Taliban: dari Krisis Sejarah hingga Krisis Kemanusiaan

Artikel Populer

Muhammad Farhan al Fadlil
Muhammad Farhan al Fadlil
Mahasiswa Universitas Al-Azhar Mesir | Tim penulis numesir.net | penikmat kopi dan buku

Setelah dunia dikagetkan dengan keputusan Taliban yang melarang perempuan Afghanistan untuk melanjutkan kuliah di universitas (20/12), kini dibuatlah keputusan baru bahwa perempuan juga dilarang bekerja di oraganisasi non-pemerintah, baik yang lokal maupun internasional. Dilansir dari Al Arabiya (24/12) bahwa Menteri Perekonomian Afghanistan telah mengeluarkan surat edaran kepada semua organisasi non-pemerintah untuk tidak mengizinkan perempuan dalam bekerja.

Perlahan namun pasti, kecemasan masyarakat Afghanistan akan terulangnya tindakan otoriter saat Taliban memerintah pada masa silam (1996-2001) terulang kembali. Belakangan Taliban mengungkap mengapa tindakan ekstrem itu dilakukan, sebagaimana dilansir dari Al Ahram (15/1), Zabihullah Mujahid sebagai juru bicara Taliban mengatakan, “Emirat Islam berusaha untuk mengatur semua hal, sesuai dengan hukum Islam dan pemerintah tidak dapat mengizinkan tindakan melawan hukum Islam di negara tersebut.”


Melihat fakta yang memilukan ini, kita bertanya-tanya, hukum islam yang bagaimanakah yang dimaksud oleh Taliban.

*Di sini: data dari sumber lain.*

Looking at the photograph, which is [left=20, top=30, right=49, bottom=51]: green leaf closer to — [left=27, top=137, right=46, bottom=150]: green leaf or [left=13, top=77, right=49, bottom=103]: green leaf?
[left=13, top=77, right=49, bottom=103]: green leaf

Dari sekian ratus bahkan ribuan ulama Islam di seluruh penjuru dunia, siapakah yang mempunyai pandangan dan tafsir yang sama seperti yang dikehendaki oleh Taliban itu? Sejak kapan Islam menjadi momok bagi kebebasan dan kemerdekaan kaum perempuan? Entah kenapa dengan melihat fakta yang memilukan itu, saya teringat dengan oknum-oknum yang masih ngotot dan bercita-cita sampai detik ini untuk mendirikan negara Islam di Indonesia. Wajah keberagamaan seperti di Afghanistan itukah yang mereka inginkan dan cita-citakan?

Pihak Internasional mengecam tindakan biadab tersebut. Kita melihat Grand Syekh Azhar Ahmad Tayyib berada di garis depan sebagai reaksi penolakan. Dalam risalahnya, Syekh Azhar menerangkan bahwa tindakan melarang perempuan dari pendidikan berlawanan dengan syariat Islam dan sepirit dakwah Islam sendiri yang mengajarkan untuk belajar ” dari ayunan hingga liang lahat”, yakni spirit belajar sepanjang hayat.

Bagaimana mungkin untuk dibenarkan, sedangkan sejarah mencatat bahwa lebih dari dua ribu hadis yang tercatat dalam kitab-kitab hadis ialah hasil riwayat seorang perempuan mulia, yaitu Ummi al Mukiminin Sayyidah Aisyah Ra. Begitu juga tercatat dalam kitab Tahdzib al Tahdzib karya al Hafiz Ibnu Hajar yang dijuluki sebagai raja para pensyarah kitab Sahih Bukhari, bahwa terdapat sekitar 130 perempuan yang memiliki kepakaran seperti dalam riwayat hadis, fikih, sastra dan sejarah, yang mana mereka semua adalah seorang perempuan baik dari golongan sahabat, tabiiin hingga generasi setelahnya. Termasuk ke dalam golongan tersebut ialah Sayyidah Fatimah az Zahra, S. Aisyah, S. Hafsah, S. Ummu al Darda’, dan lainnya.

Lebih jauh lagi, dalam kitab ensiklopedis berjudul Mu’jam A’lam al Nisa’ karya Zainab al ‘Amili ( 1332 H) terdapat sekitar 450 biorgrafi yang mana mereka semua adalah para pembesar dari golongan perempuan yang ahli pada bidangnya masing-masing seperti ilmu syariat Islam, bahasa dan sastra.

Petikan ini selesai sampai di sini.